Records supplied:
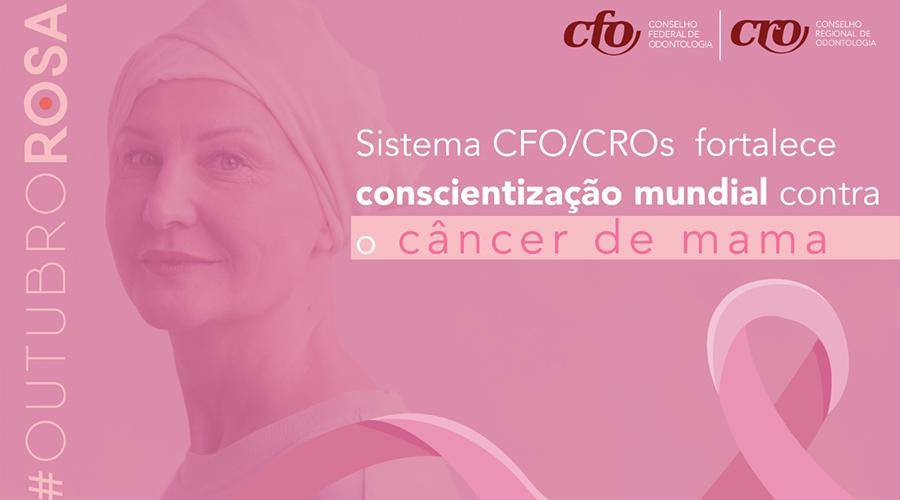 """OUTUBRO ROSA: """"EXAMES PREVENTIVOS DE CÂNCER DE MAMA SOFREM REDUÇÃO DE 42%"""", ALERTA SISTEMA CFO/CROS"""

---

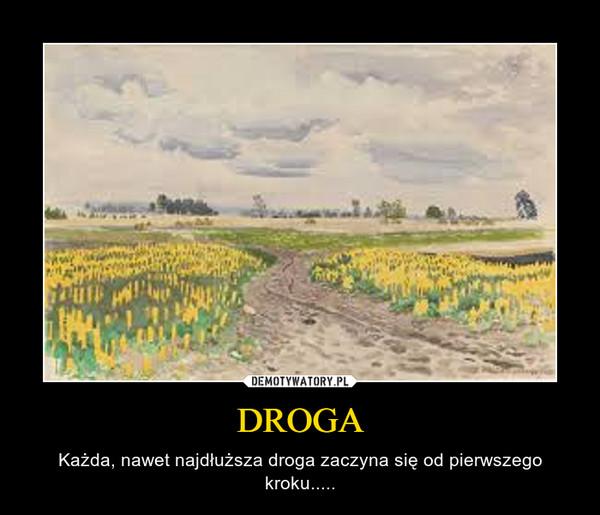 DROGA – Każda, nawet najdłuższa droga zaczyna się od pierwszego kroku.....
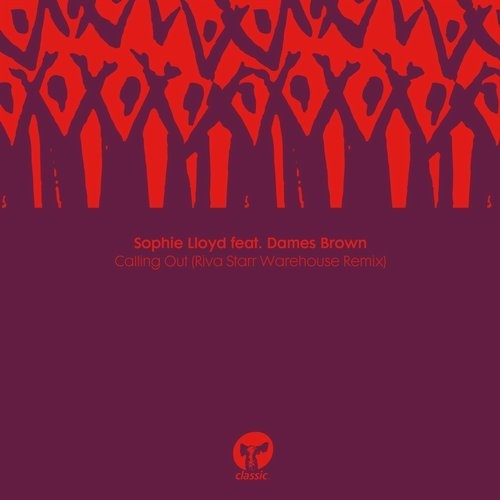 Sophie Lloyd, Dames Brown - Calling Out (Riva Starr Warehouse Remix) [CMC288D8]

...

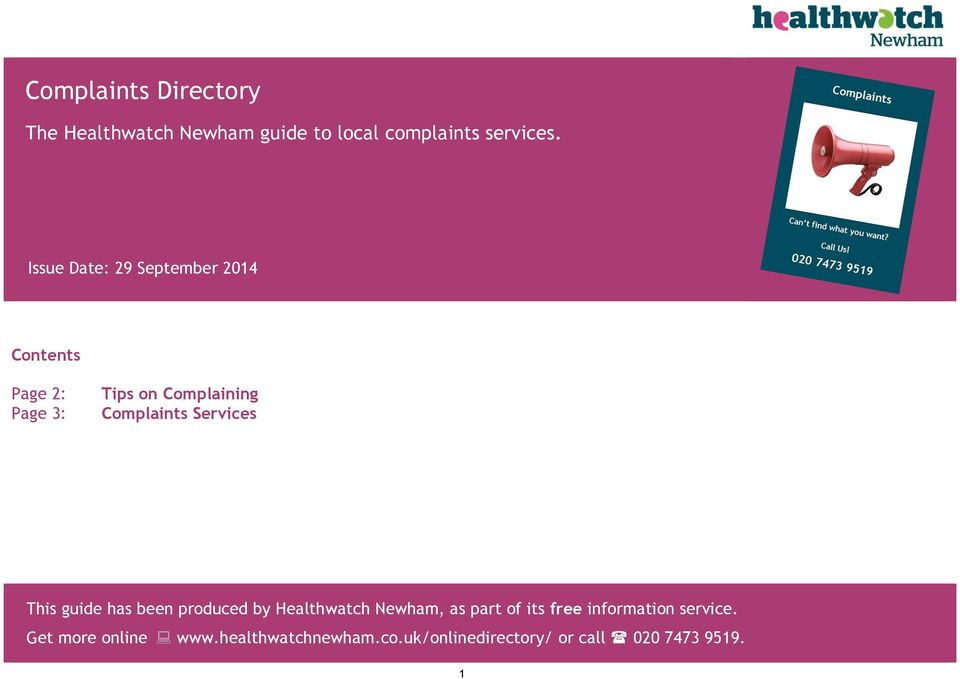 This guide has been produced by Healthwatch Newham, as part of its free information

Your goal: Within the material above, only the stretch from the line holding "DROGA – Każda, nawet" through the line holding "Sophie Lloyd, Dames" is to be restated exactly. Pictures are dropped.

Reply to the exercise:
 DROGA – Każda, nawet najdłuższa droga zaczyna się od pierwszego kroku.....
 Sophie Lloyd, Dames Brown - Calling Out (Riva Starr Warehouse Remix) [CMC288D8]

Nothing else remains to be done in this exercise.